Staal delivers a hit on the Boston defenseman, forcing him to get rid of the puck and he decides to go along the boards, right to where Dwyer is standing. The Hurricanes have now regained possession of the puck and have Nathan Gerbe ready in a scoring position if they can develop a play from here.

Dwyer decides to work the puck back to Staal as they try to get a cycle going. Gerbe also drifts into the play to provide some support.

A puck battle ensues and it eventually comes loose and thankfully for the Hurricanes, they have two players in the vicinity with Gerbe also lurking close by.

Gerbe beats out everyone to the loose puck and gets a shot on goal from a pretty dangerous scoring area. Boston's Torey Krug is there to block it but the Hurricanes are in decent position here with Dwyer & Jordan all ready to pounce on any rebounds.

Carolina's able to get a couple of second and third chance opportunities as Dwyer & Jordan both fight for the rebound and get right in the face of Boston goalie Tuukka Rask.

The Canes don't score, but they are still able to keep the play alive as Jordan's able to beat Seidenberg to a loose puck.

Jordan works the play back to the point and Ryan Murphy is able to get a shot on goal with some traffic in front. Rask ended up making the save and holding on for the whistle, but the Canes were able to get at least 4-5 shots and three scoring chances in this sequence.

All off what appeared to be a harmless dump-in. The puck pursuit and good position of the three forwards is what made this possible and it's something they've done a decent job at this year. So Muller has good intentions with his philosophy to "get pucks deep" and get behind the defense, but the problem is that he has only one line that is doing this effectively. 
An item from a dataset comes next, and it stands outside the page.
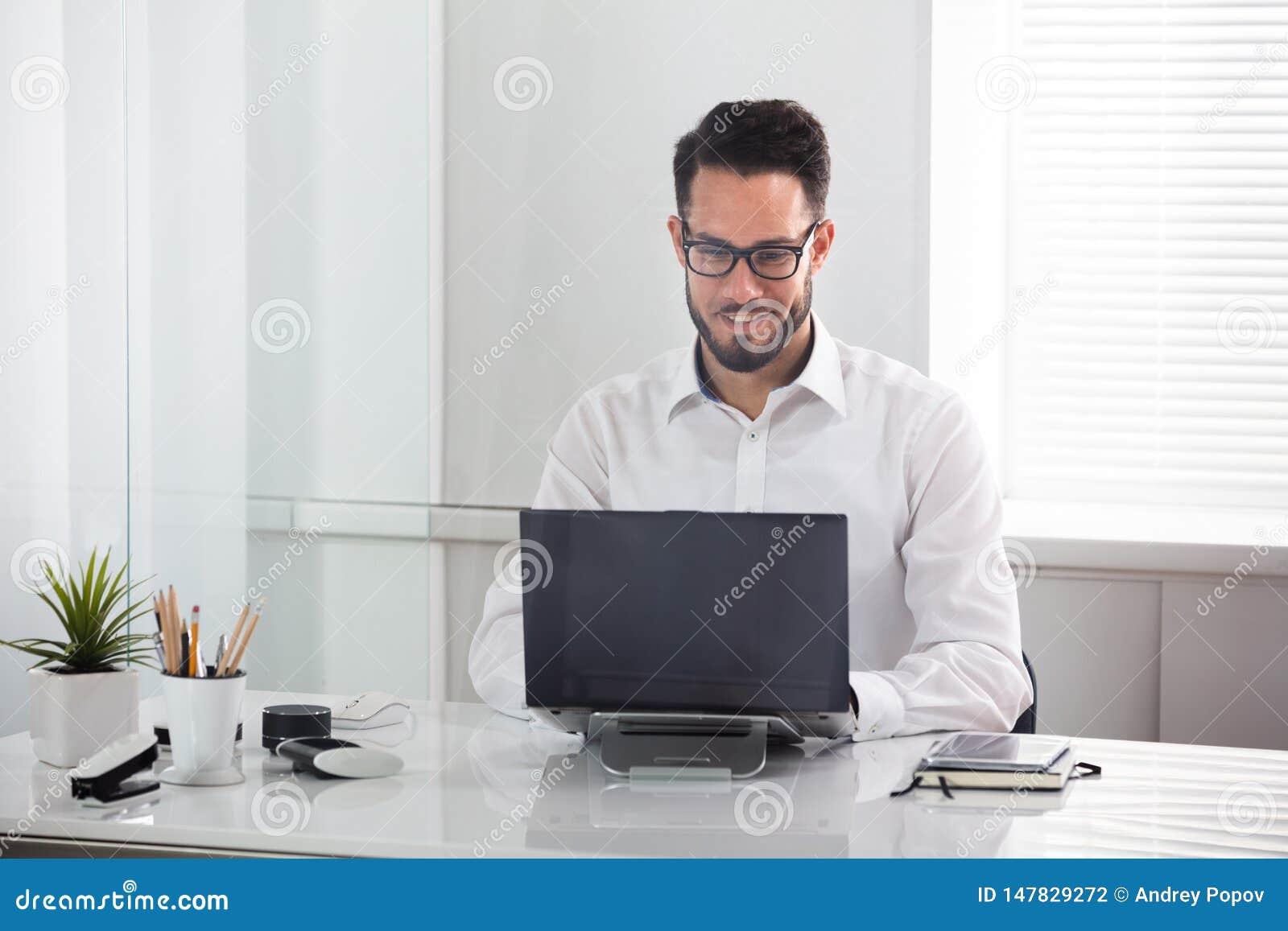 Χαμογελώντας επιχειρηματίας που χρησιμοποιεί το lap-top
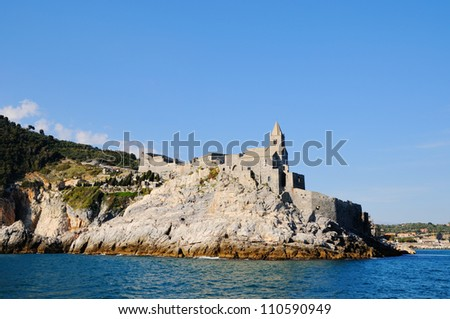 Entry in Portovenere harbour and church san Pietro in Italy in clear calm day - stock photo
The whole debate between dump-and-chase vs. carrying the puck in will probably go on for the rest of the year, but there are some ways that dump-ins can lead to a decent amount of offense. The Hurricanes just don't have the personnel to have their entire team do this. The first line is better carrying the puck in, as evidenced by their high shot/entry rates with a high carry percentage. Tlusty's tendency to dump the puck in 5-6 times a game was one of the reasons why that line struggled so much earlier in the season. The entire bottom-six hasn't been good at creating offense off uncontrolled entries either, which isn't too surprising given the players there.. Jordan's line could be a special case, but it's one of the few positives the Hurricanes have going for them right now.